▶ Directions for this task
Edit the triangle inequality text: rewrite the part that opens with the words "as well, whence" and closes with "properties of norms.", replacing "immediately" with "directly".

▶ Text excerpt
↓

How can I derive this expression related to the triangle inequality?

In my real analysis text book, there is an expression like this for proof of some limit of a sequence: $$n > N \implies \ |s_n - s | < 1$$ By using the triangular inequality, $n>N \implies \ |s_n| < |s| + 1$. I don't understand how this can be.

Let $N$ be a normed vector space over the field $\Bbb F$, where $\Bbb F = \Bbb R$ or $\Bbb F = \Bbb C$. We denote the norm of $n$ by $\Vert n \Vert$ for $n \in N$. Then for $m, n \in N$ we certainly have

$(n - m) + m = n, \tag{1}$

so by the triangle inequality

$\Vert n \Vert \le \Vert n - m \Vert + \Vert m \Vert, \tag{2}$

and reversing the roles of $m$ and $n$ we find that

$\Vert m \Vert \le \Vert n - m \Vert + \Vert n \Vert. \tag{3}$

(2) yields

$\Vert n \Vert - \Vert m \Vert \le \Vert n - m\Vert, \tag{4}$

and (3) gives

$\Vert m \Vert - \Vert n \Vert \le \Vert n - m \Vert. \tag{5}$

Taken together, (4) and (5) imply

$\vert \Vert n \Vert - \Vert m \Vert \vert \le \Vert n - m \Vert, \tag{6}$,

where $\vert c \vert$ is the ordinary absolute value for $c \in \Bbb F$. Applying (6) to the inequality

$\vert s_n - s \vert < 1 \tag{7}$

we see that

$\vert \vert s_n \vert - \vert s \vert \vert < 1 \tag{8}$

as well, whence

$-1 < \vert s_n \vert - \vert s \vert < 1, \tag{9}$

from which

$\vert s_n \vert < \vert s \vert + 1 \tag{10}$

immediately follows.

I should in all honesty say I didn't invent (6); it is found in any of about a gajazillion analysis texts, under discussions about properties of norms.

Hope this helps. Cheers, and as always,

Fiat Lux!

↑

▶ Data below
↓

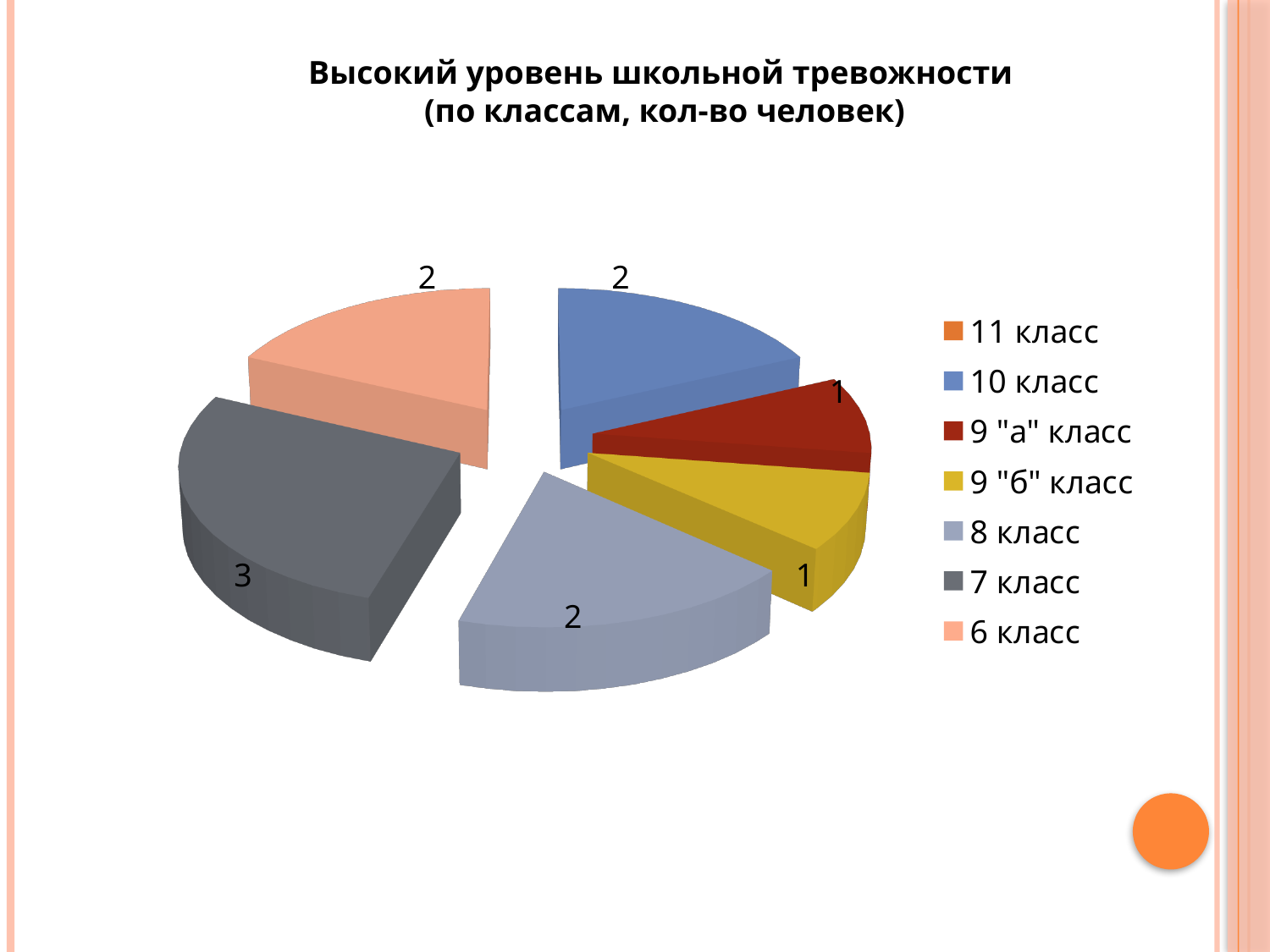
How many entries does the legend list? 7 Which is larger, the value for 7 класс or the value for 10 класс? 7 класс What is the value for 10 класс? 2 What kind of chart is shown on the slide? pie chart What is the value for 8 класс? 2 Which class has the largest slice of the pie? 7 класс What is the value for 9 "а" класс? 1 What is the difference between the values for 7 класс and 9 "а" класс? 2 What is the title of the chart? Высокий уровень школьной тревожности (по классам, кол-во человек) How many people are shown for 7 класс? 3 What is the value for 9 "б" класс? 1 What is the value for 6 класс? 2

↑

▶ Answer section
as well, whence

$-1 < \vert s_n \vert - \vert s \vert < 1, \tag{9}$

from which

$\vert s_n \vert < \vert s \vert + 1 \tag{10}$

directly follows.

I should in all honesty say I didn't invent (6); it is found in any of about a gajazillion analysis texts, under discussions about properties of norms.